The FDA has approved a longer-acting version of calaspargase pegol-mknl (Asparlas) as a component of a multiagent chemotherapy regimen for pediatric and young adult patients aged 1 month to 21 years with acute lymphoblastic leukemia (ALL).

The new product is designed to provide a longer interval between doses compared with other available pegaspargase products. Calaspargase pegol-mknl contains an asparagine specific enzyme derived from Escherichia coli, as a conjugate of L-asparaginase and monomethoxypolyethylene glycol (mPEG), along with a succinimidyl carbonate (SC) linker. The SC linker is a chemically stable carbamate bond between the mPEG moiety and the lysine groups of L-asparaginase.

The enzyme L-asparaginase catalyzes the conversion of the amino acid L-asparagine into aspartic acid and ammonia. Calaspargase pegol-mknl is thought to initiate selective killing of leukemic cells due to depletion of plasma L-asparagine. As leukemic cells with low expression of asparagine synthetase have a reduced ability to synthesize L-asparagine, they rely on an exogenous source of L-asparagine for survival.

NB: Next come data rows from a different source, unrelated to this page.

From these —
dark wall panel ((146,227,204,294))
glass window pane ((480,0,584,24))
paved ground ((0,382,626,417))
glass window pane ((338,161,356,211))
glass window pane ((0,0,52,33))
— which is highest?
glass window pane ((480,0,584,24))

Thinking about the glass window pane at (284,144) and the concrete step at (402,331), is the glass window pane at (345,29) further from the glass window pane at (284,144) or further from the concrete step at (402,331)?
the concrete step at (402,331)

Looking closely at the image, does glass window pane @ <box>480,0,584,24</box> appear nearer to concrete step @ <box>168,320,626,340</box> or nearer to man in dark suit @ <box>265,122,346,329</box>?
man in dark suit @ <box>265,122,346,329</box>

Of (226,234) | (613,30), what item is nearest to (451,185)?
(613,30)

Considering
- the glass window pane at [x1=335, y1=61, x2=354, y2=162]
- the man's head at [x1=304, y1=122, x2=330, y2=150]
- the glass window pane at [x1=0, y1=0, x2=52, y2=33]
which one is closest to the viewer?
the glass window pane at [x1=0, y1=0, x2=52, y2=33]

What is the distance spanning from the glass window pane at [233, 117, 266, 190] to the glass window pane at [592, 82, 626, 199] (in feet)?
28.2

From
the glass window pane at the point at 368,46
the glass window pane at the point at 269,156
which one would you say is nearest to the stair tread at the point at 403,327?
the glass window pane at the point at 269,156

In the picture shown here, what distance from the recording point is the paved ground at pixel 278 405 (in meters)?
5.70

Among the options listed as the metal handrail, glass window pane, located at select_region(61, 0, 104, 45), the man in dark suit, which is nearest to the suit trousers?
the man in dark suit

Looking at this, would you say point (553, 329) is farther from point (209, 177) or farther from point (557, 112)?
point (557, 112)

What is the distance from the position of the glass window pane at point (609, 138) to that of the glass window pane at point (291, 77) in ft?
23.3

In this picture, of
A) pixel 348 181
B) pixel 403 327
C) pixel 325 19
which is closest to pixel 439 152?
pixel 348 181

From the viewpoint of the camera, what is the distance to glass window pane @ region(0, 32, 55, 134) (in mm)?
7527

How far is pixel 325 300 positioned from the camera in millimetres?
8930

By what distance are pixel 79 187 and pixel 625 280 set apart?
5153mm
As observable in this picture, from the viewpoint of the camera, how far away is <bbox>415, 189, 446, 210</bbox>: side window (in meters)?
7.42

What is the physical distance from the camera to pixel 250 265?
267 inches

The approval was based on data sets demonstrating the achievement and maintenance of nadir serum asparaginase activity (NSAA) above the level of 0.1 U/mL when using calaspargase pegol-mknl at 2500 mg U/m2 intravenously (IV) every 3 weeks. Additionally, the pharmacokinetics of calaspargase pegol-mknl were investigated in combination with multiagent chemotherapy in 124 patients with B-cell lineage ALL.

Among these patients, for which the median age was 11.5 years (range 1-26), results showed that 99% of these patients (n = 123) maintained NSAA >0.1 U/mL at weeks 6, 12, 18, 24 and 30 of treatment.

Investigators evaluated the safety of calaspargase pegol-mknl in the open-label, active-controlled, multicenter, randomized Study DFCI 11-001 trial, which treated 237 patients with newly diagnosed ALL or lymphoblastic lymphoma with calaspargase pegol-mknl at 2500 U/m2 (n = 118) or pegaspargase at 2500 U/m2 (n = 119), as part of a Dana-Farber Cancer Institute ALL Consortium backbone therapy.

On this study, the median age was 5 years (range, 1-20), and 62% of patients were male and 70% were Caucasian. Additionally, 59% of patients had standard-risk disease and 87% had B-cell lineage ALL.

A median 11 doses of calaspargase pegol-mknl was administered, which patients received every 3 weeks, and 16 doses of pegaspargase, which was given every 2 weeks. Median duration of treatment exposure was 8 months in both arms.

In the subgroup of patients with B-cell lineage ALL, the complete remission rate in the calaspargase pegol-mknl arm was 98% compared with 99% in the pegaspargase arm. Additionally, the Kaplan-Meier overall survival estimates were comparable between arms.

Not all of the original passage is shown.